Menurut dia, kebutuhan mendesak bagi petugas antara lain logistik makanan dan minuman, alat pemadam api seperti karet pemukul api, oksigen kaleng, sarung tangan, kaca mata, serta masker asap. Pihaknya juga berkoordinasi dengan Polres Majalengka untuk mengetahui penyebab kebakaran tersebut.
Menghambat api
Kepala Pelaksana BPBD Kuningan Agus Mauludin mengatakan, pihaknya menurunkan 51 personel dari berbagai instansi untuk membatu menghambat api meluas ke Kuningan dengan memadamkan secara manual dari Bukit Seribu Bintang, Desa Padabeunghar, Kecamatan Pasawahan, Kuningan. “Besok (Selasa), ada penambahan personel hingga 38 orang untuk membantu api meluas,” ujarnya.
Kebakaran di Ciremai bukan kali ini saja terjadi. Agustus 2019 lalu, sekitar 300 hektar lahan hangus terbakar. Apinya bermula dari Majalengka lalu merambat ke Kuningan. Pemadaman dari udara menggunakan helikopter pun dikerahkan.
Jalur pendakian juga ditutup. “Hingga kini, penutupan jalur pendakian masih dilakukan hingga waktu yang tidak ditentukan,” ucap Kepala BTNGC Kuswandono.
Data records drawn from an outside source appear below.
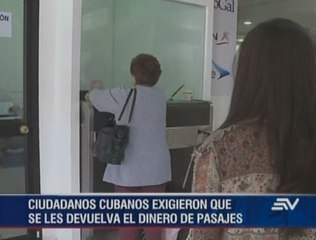 Desde hoy rige visa para cubanos en Ecuador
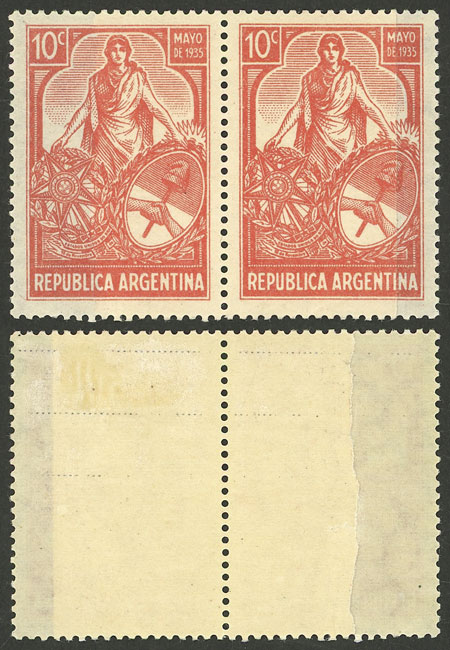 Lot 42 - Argentina general issues -  Guillermo Jalil - Philatino Auction # 2321 ARGENTINA: Selection of VARIETIES!!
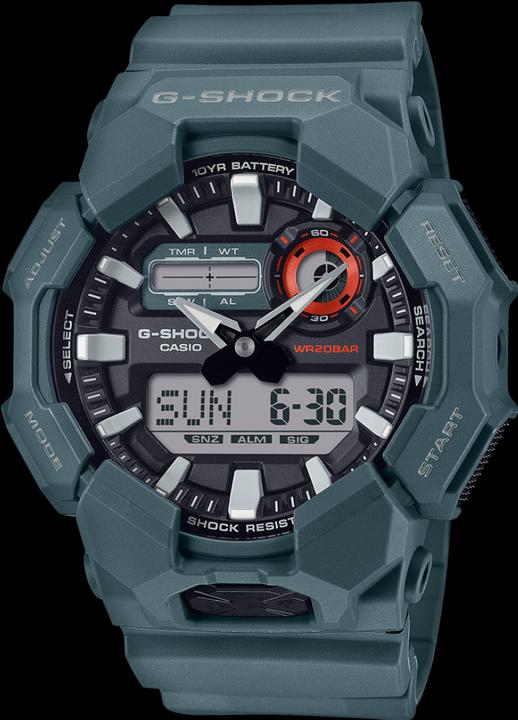Produktbild G-Shock GA-010-2AER (Digitaluhr, Chronograph, 51.90 mm)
Balai TNGC mencatat, lahan yang terbakar pada 2013 seluas 14,96 hektar. Pada 2014 meningkat menjadi 266,034 hektar dan melonjak lagi menjadi 666,9 hektar setahun kemudian.
Setelah tak ada kebakaran sepanjang 2016, api muncul lagi setahun kemudian. Saat itu, luas lahan terbakar 107 hektar. Tahun 2018, lebih dari 1.400 hektar lahan terbakar. Upaya bom air juga dilakukan saat itu.